Ce n’est un secret pour personne : bien que les ressources naturelles s’amenuisent, nous les consommons toujours à un rythme effréné. Nombreux sont ceux qui s’inquiètent des conséquences à venir, tant pour notre planète que pour nos sociétés, et qui réfléchissent à des pistes de solution. Parmi celles-ci, l’économie circulaire.
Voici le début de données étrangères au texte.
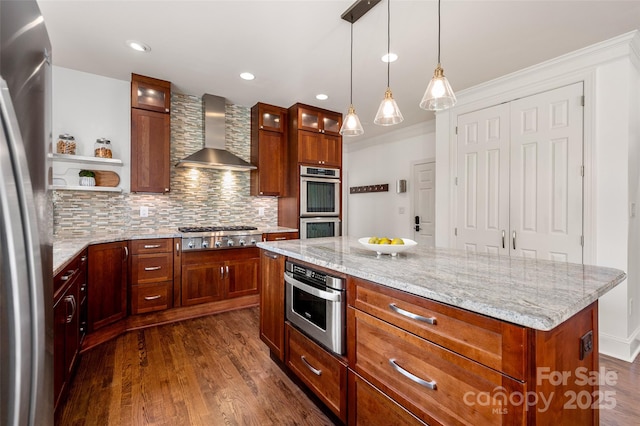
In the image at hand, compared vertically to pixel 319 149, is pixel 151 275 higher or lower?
lower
Depuis la seconde moitié du XXe siècle, la croissance économique repose sur l’intensification de la consommation. La logique est simple : produire toujours davantage pour répondre à la croissance constante de la consommation. Ce modèle linéaire repose sur la disponibilité infinie des ressources, souvent utilisées et gaspillées sans compter, à toutes les étapes de la chaîne. Déchets, pollution et gaz à effet de serre jalonnent ce circuit qui se conclut généralement par la mise au rebut des biens produits, qui ont pourtant nécessité une grande quantité de ressources. À la clé, non seulement des difficultés d’approvisionnement mais surtout des problèmes environnementaux et sociaux. Comment sortir de cette logique destructrice, cesser de dilapider les ressources et répondre à nos besoins de façon plus durable ?
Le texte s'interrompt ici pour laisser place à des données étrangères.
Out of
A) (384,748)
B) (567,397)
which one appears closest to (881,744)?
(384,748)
Une démarche intégrée et concertée

L’humanité se dirige vers une crise majeure. Chaque année, nous utilisons davantage de ressources renouvelables que ce que la planète peut générer et le jour du dépassement de la Terre1 survient de plus en plus tôt (le 22 août en 2020). Alors qu’on anticipe une augmentation de 100 % de la consommation de ressources entre 2015 et 2050, la disponibilité de plusieurs d’entre elles atteint déjà un seuil critique. Pour éviter de foncer dans un mur, il est donc impératif de remplacer ce modèle économique linéaire non viable. C’est là que l’économie circulaire prend tout son sens.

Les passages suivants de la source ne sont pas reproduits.